Saudi Crown Prince Mohammad bin Salman telephoned Mr. Khan
last week requesting he attend, the Pakistani government said.
Pakistan began talks about a bailout with the International
Monetary Fund this month. It is still expected to take the IMF loan, but the
Saudi aid helps its negotiating position, Pakistani officials said. Pakistan
needs around $12 billion to plug its financing gap, the government said.
It was unclear whether there was a geopolitical price for
the Saudi aid. Mr. Khan in September had also visited Saudi Arabia, hoping for
financial assistance, but none was announced at that time, and a Pakistani
minister suggested that the obligations with any Saudi money would conflict with
Pakistan’s “strategic interests.”
In 2015, Pakistan declined a request from Riyadh to join the
Saudi-led war against Houthi rebels in Yemen. However, Islamabad subsequently
sent 5,000 soldiers to Saudi Arabia to bolster the country’s domestic defenses.
Mr. Khan used his visit to the conference to hold meetings
with Saudi King Salman and the crown prince.

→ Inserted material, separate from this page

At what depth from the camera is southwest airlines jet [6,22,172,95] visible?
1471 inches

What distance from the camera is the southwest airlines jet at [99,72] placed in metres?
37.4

The web of economic ties between the U.S. and Saudi Arabia
is so complex that it can complicate diplomacy in times of turmoil. WSJ’s
Shelby Holliday looks at the various ways the U.S. and Saudi Arabia are
economically intertwined.
Under the deal, Pakistan will receive a $3 billion deposit
at its central bank for a year, as a balance-of-payments support, Pakistan’s
foreign ministry said. In addition, Pakistan will be able to import as much as
$3 billion of oil from Saudi Arabia on a deferred-payment basis over the next
three years.
Mr. Khan inherited an economy with a runaway
balance-of-payments deficit, which has depleted the country’s foreign exchange
reserves to critical levels. Pakistan has around $8 billion in foreign-exchange
reserves, while the country says debt repayments this financial year amount to
$9 billion. The trade deficit also has to be financed.
The Pakistani prime minister admitted that the country was
“desperate” for funds on the eve of his trip to Saudi Arabia, in an interview
with the Middle East Eye website, saying he had no option but to go to ask for
help from Saudi Arabia. He described the journalist’s death as “sad beyond
belief” in the interview, published on Monday.
“Unless we get loans from friendly countries or the IMF, we
actually won’t have in another two or three months enough foreign exchange to
service our debts or to pay for our imports. So we’re
desperate at the moment,” Mr. Khan told Middle East Eye.
Separately, Islamabad is talks with Saudi Arabia about
building a multibillion-dollar refinery at Pakistan’s newly developed port of
Gwadar, and Saudi investment in major mining projects in Pakistan.
While Islamabad has long been close
to Saudi Arabia, it has also been careful not to antagonize Riyadh’s regional
rival Iran, with which Pakistan shares a long and largely peaceful border.
Pakistan’s other two major borders, with Afghanistan and India are tense, with
hundreds of thousands of Pakistani soldiers mobilized there.